Is Apex useful for GPT-2?
Closed this issue · 2 comments
hi, Is there a reduction in the size of the GPT-2 model when using Apex, is the inference speed of the model faster?
Hi! Thanks for your issue! We are currently trying to remove dependencies about apex
, but it still provides some useful tricks in training.
apex.amp
supports full half precision mode
When using automatic mixed precision in training, you can choose the amp level for amp.initialize
. While O1
mode patches the model to actual mixed precision, O2
mode casts all parameters of the model to torch.float16
without restoring activations to torch.float32
. Although the O1
mode is used in typical cases, O2
shows remarkable memory reduction and performance enhancement (about 50% faster!). Recently, pytorch introduces native amp in PyTorch 1.6. However, it only supports for O1
-like mode so my project still needs apex.amp
rather than PyTorch amp
. We are working on implementing the automatic half-precision conversion without apex.amp
library (and actually it is simple to implement!).

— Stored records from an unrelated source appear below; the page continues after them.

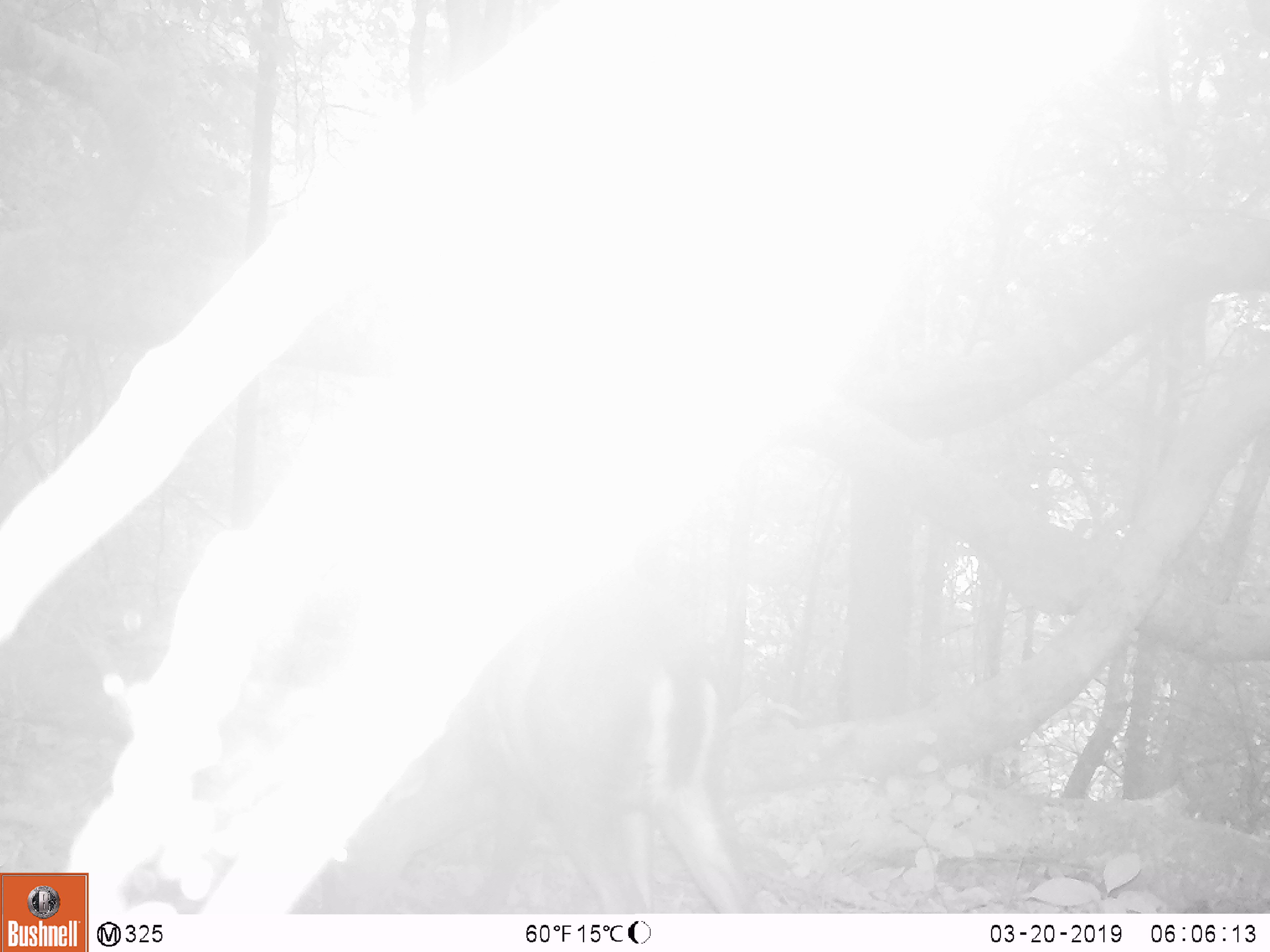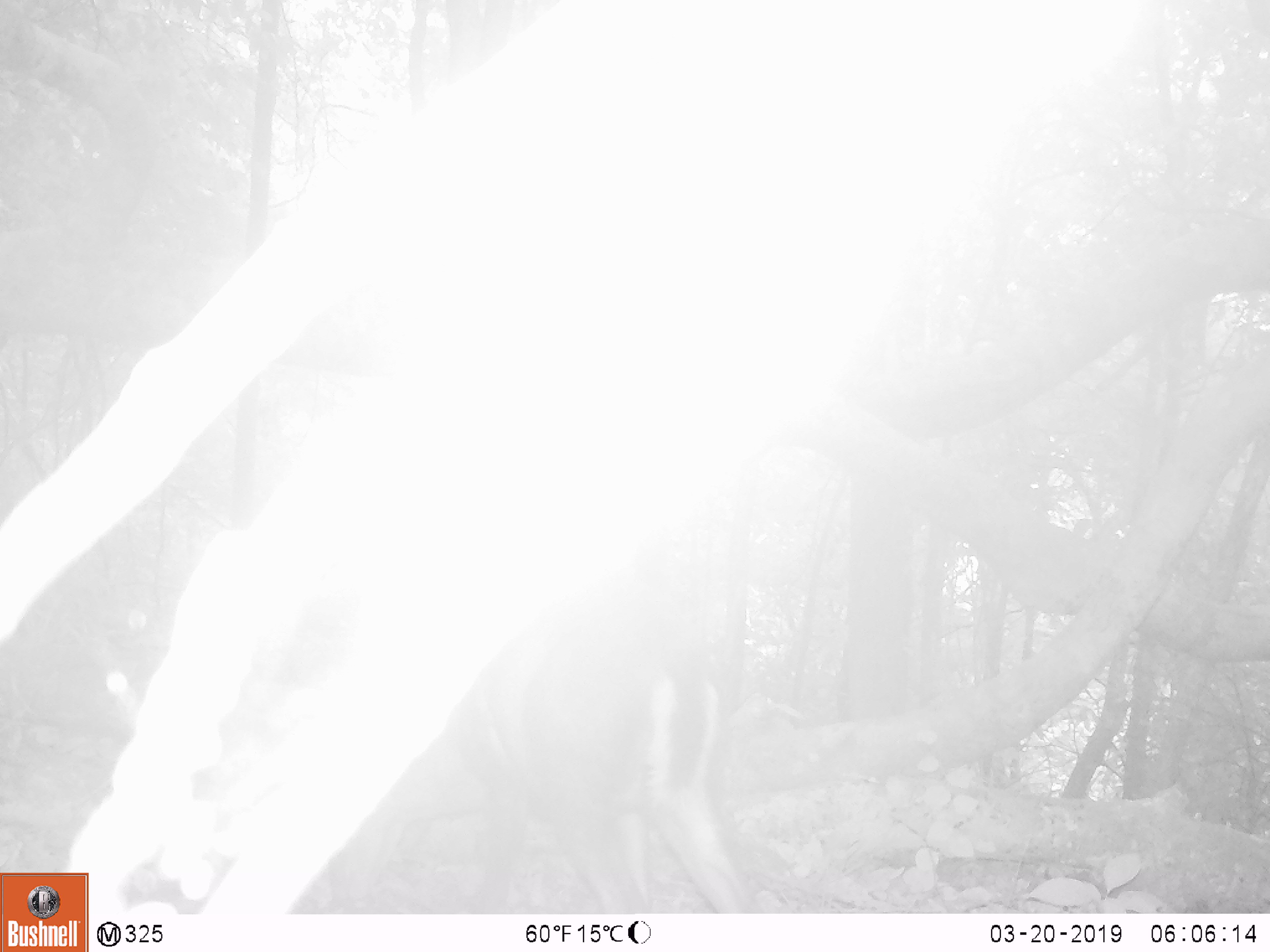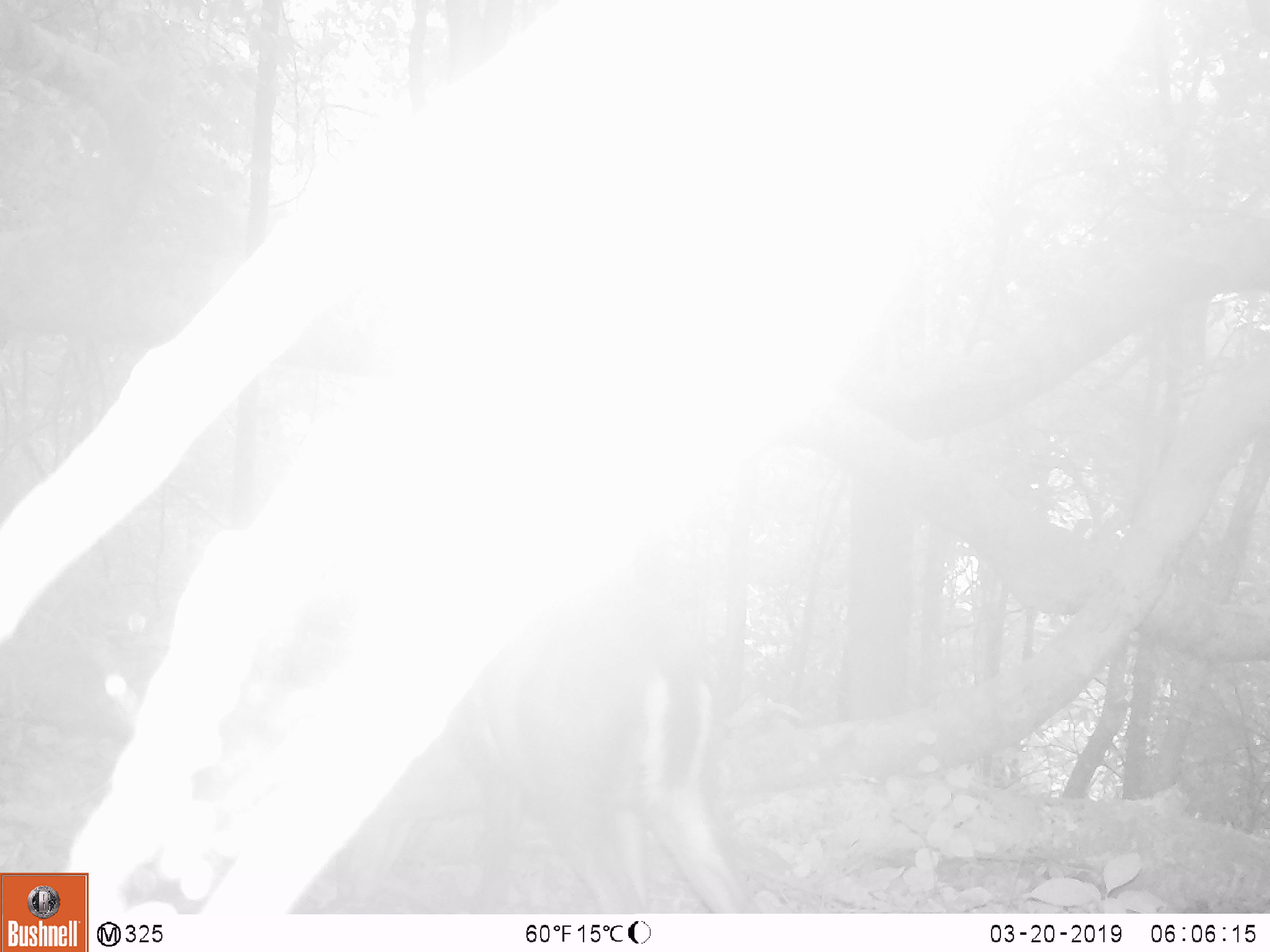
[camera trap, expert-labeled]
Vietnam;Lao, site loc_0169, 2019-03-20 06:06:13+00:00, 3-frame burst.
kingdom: Animalia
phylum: Chordata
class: Mammalia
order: Artiodactyla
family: Cervidae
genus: Muntiacus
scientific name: Muntiacus rooseveltorum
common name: roosevelt's muntjac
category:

Fused optimizers in apex.optimizers
is quite faster
apex
contains not only mixed precision, but also some fused optimizers and layers. PyTorch has many optimizers (and even fused for some), but they are slow for language models. We empirically found that apex.optimizers.FusedAdam
is much faster for Transformer-based models.
Fused layer norm layer with large hidden_dims
As mentioned above, apex
contains fused layer norm layer which is for large hidden_dims
tensors. Typically, torch.nn.LayerNorm
is faster than apex.normalization.FusedLayerNorm
. But in Transformer-based models, the input tensors have large hidden_dims
and it leads worse performance in torch.nn.LayerNorm
. In our simple experiments, we found FusedLayerNorm
is up to 50% faster than PyTorch's one.
Consequently, we chose apex
for the above empirical reasons. Note that we tested those for PyTorch 1.5 and 1.6.
@affjljoo3581 Thank you very much for your detailed and useful reply!